METHODS: The patients of ARIF (n = 16) or ORIF (n = 29) to treat unstable ankle fracture between 2006 and 2014 were reviewed retrospectively. Baseline data, including age, sex, type of injury, immediate postoperative fracture configuration (assessed on X-rays and graded by widest gap and largest step-off of any intra-articular site), bone quality [assessed with bone mineral density (BMD) testing] and arthritic changes on X-rays following surgical treatments were recorded for each group.

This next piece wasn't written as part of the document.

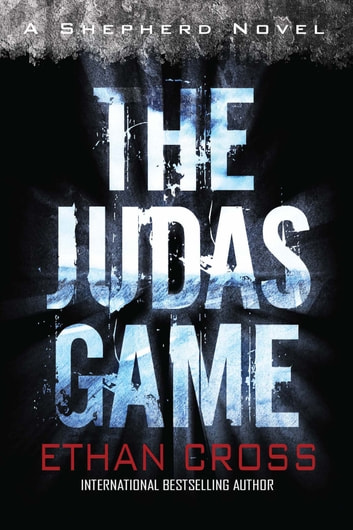 The Judas Game - A Shepherd Thriller ebook by Ethan Cross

RESULTS: Immediate-postoperative fracture configurations did not differ significantly between the ARIF and ORIF groups. There were anatomic alignments as 8 (50%) and 8 (27.6%) patients in ARIF and ORIF groups (P = 0.539) respectively. There were acceptable alignments as 12 (75%) and 17 (58.6%) patients in ARIF and ORIF groups (P = 0.341) respectively. The arthritic changes in follow-up period as at least 16 wk following the surgeries were shown as 6 (75%) and 10 (83.3%) patients in ARIF and ORIF groups (P = 0.300) respectively. Significantly more BMD tests were performed in patients aged > 60 years (P < 0.001), ARIF patients (P = 0.021), and female patients (P = 0.029). There was no significant difference in BMD test t scores between the two groups.

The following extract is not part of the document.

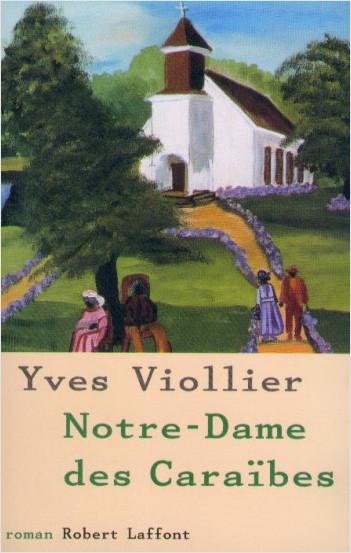 Notre-Dame des Caraïbes - T.3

CONCLUSION: Ankle fracture configurations following surgeries are similar between ARIF and ORIF groups, suggesting that ARIF is not superior to ORIF in treatment of unstable ankle fractures.

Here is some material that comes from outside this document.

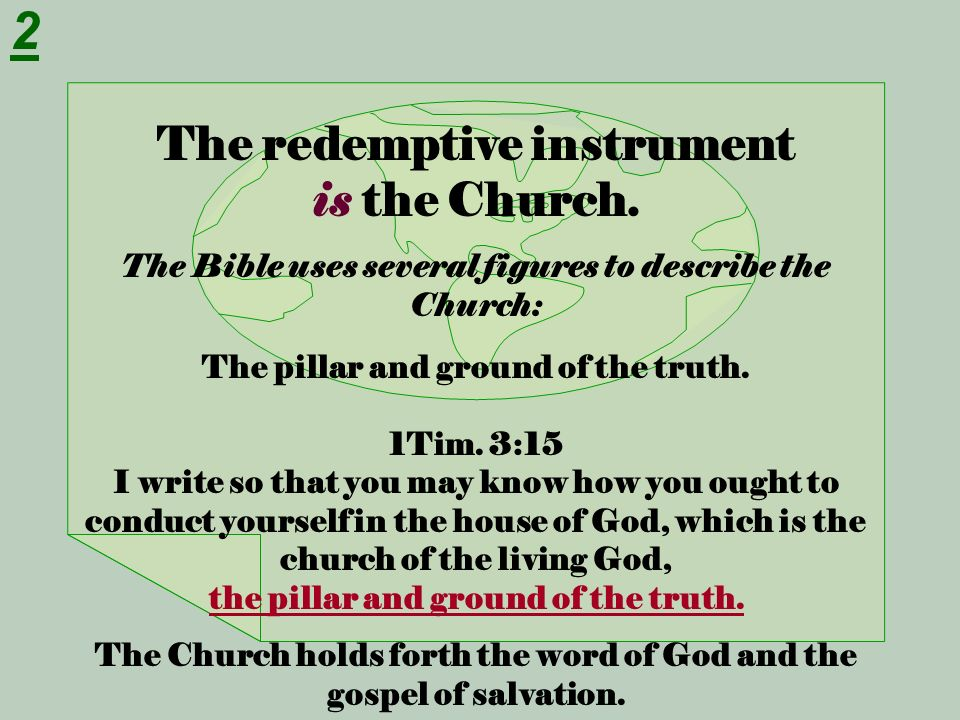 The redemptive instrument is the Church. The Bible uses several figures to describe the Church: The pillar and ground of the truth. 1Tim. 3:15 I write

Core tip: There was no significant difference between arthroscopic-assisted reduction and internal-fixation (ARIF) and open reduction and internal-fixation (ORIF) in immediate-postoperative ankle fracture configuration in the present study. Although the use of arthroscopy in orthopaedic trauma is increasing, the effectiveness of ARIF compared with that of ORIF in the management of ankle fractures has yet to be verified. The low rate of bone mineral density testing reflects a lack of awareness of the need for routine post-injury testing for osteoporosis in patients with ankle fractures.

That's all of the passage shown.